If a new entrepreneur or startup came to you looking for entrepreneurship resources, where would you send them?
Charly: Oxfordshire Business First is great for start-ups, and I would also point them to Oxford Brookes, who offer a lot of support for non-students in the wider business community.
Zoe: We would also be happy to talk and share our own experience with any start-ups looking for advice.
Have you faced any challenges as a woman entrepreneur? If so, how have you overcome them?
Charly: I was definitely underestimated in Sierra Leone which often proved to be very useful. I formed a little group with four other women entrepreneurs, and we would come together to share ideas and knowledge in a way that the men didn’t. I have definitely had moments here as a trainer, where as a woman in a room full of men I was looked down on as a ‘little lady’ or expected to be less effective than my male co-facilitator. I would say I haven’t faced huge discrimination however, though perhaps I simply haven’t noticed it.

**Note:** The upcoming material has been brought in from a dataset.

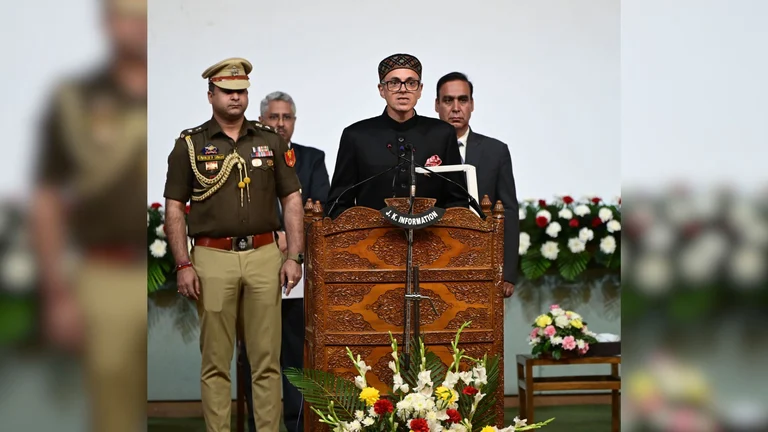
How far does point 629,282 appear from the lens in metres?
0.75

Zoe: I have at times been treated like a little girl. That is changing now we are not so young, but there are different challenges at different points in life. In the context of the pandemic, I think the problem arose that there was the implication that women would look after the children and keep everything running. This problem was emphasised with the break-down of the usual support systems.
Charly: As a company we make a point of making space for family life. We take August off to acknowledge the school holidays, as well as taking it slower at Easter and Christmas. In order to shift the paradigm, we have to model the behaviours of the new paradigm we want to create. We want to exist in a world where family life isn’t hidden from work life.

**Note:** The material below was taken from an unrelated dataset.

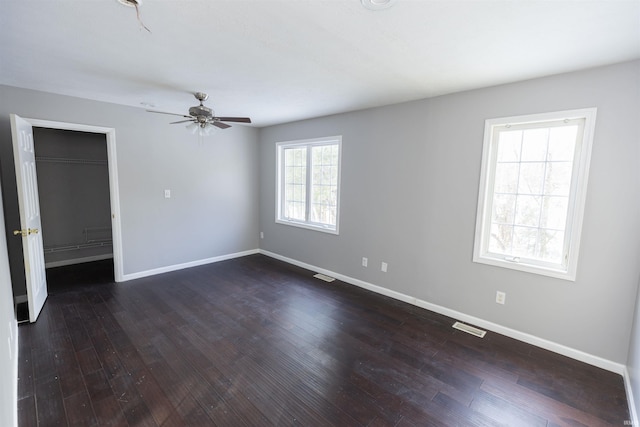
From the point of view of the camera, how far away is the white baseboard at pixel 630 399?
71.7 inches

What resources would you recommend for other women?
Zoe: The WINS network in Oxford is really active which is run by a coach we know.

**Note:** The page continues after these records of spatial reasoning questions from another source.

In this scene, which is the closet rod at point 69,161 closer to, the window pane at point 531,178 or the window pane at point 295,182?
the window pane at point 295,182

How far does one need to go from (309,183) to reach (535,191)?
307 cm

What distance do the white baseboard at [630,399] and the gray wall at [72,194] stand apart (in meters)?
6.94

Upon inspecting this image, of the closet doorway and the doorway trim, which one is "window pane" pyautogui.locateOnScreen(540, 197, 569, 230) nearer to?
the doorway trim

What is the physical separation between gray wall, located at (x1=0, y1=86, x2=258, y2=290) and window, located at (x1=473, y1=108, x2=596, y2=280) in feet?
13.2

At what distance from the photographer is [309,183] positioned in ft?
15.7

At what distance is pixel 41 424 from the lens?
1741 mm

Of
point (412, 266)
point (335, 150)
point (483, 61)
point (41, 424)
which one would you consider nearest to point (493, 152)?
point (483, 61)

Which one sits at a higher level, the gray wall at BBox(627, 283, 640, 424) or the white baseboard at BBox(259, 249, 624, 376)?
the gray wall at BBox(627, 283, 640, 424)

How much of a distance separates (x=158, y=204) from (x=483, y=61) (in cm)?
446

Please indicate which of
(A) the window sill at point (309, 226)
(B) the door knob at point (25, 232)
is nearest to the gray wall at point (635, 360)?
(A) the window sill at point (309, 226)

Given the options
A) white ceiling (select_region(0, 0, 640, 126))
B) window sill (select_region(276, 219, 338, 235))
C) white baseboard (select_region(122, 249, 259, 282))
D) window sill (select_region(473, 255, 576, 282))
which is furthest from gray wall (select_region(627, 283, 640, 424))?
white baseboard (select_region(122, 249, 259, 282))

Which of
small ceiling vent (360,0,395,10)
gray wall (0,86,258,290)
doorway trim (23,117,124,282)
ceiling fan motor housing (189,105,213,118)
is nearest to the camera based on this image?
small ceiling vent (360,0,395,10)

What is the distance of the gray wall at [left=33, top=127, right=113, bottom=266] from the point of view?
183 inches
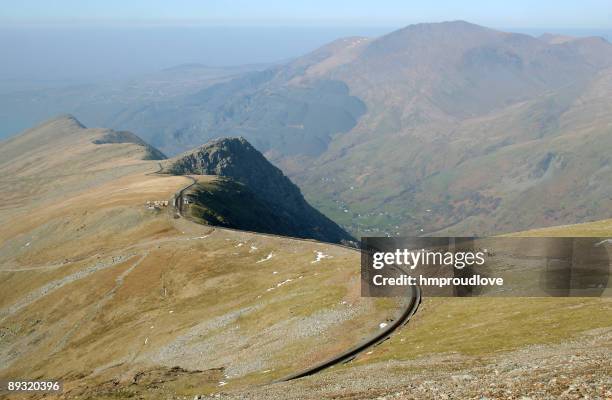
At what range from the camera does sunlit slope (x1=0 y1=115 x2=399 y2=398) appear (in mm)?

Charly: Social Purpose Oxford are a lovely group that meet every month at Tap Social.
How could institutions such as the University of Oxford better support women entrepreneurs?
Zoe: I think the University could do more to open up more physical spaces. Opening up space for people to work alongside each other is a really practical thing to help entrepreneurs hold themselves to account to work. It can be quite a lonely job, so opening up more space for people to network would really help. Also connecting students with businesses to exchange time and experience. The University is in a really good place to open up networking across generations. Most University students are in their early-twenties and I feel that a lot of entrepreneurs have lost touch with that generation. This would be a key-age group for the University to facilitate.
Charly: I think Oxford Brookes University does a great job of networking students with businesses locally – for example inviting business people to run a mock dragons den every year. I find that the University of Oxford does this on a more national and global scale, but I think it is a shame that it doesn’t reach out more locally.
Do you have any advice specifically for other women who want to be entrepreneurs?
Charly: Back yourself. I think a lot of women are quick to say “I don’t know.” There were a lot of things we didn’t know, and we quickly learned that everyone else was just making it up as they went along as well. Mentors have saved me so much grief and potential mistakes. Entrepreneurs really need someone to tell them how they ‘did it’, and you often find that people will do that for the price of a cup of coffee.
Any last words of advice?
Charly: Don’t give up, but keep asking questions. If something isn’t working, don’t hide behind your desk, get out there and ask customers why and what they need instead. You may not need to radically change your product but just change what you say about it.
Zoe: Do something you love. We only have a limited number of hours in the day and days in the year. Do work that inspires and motivates you.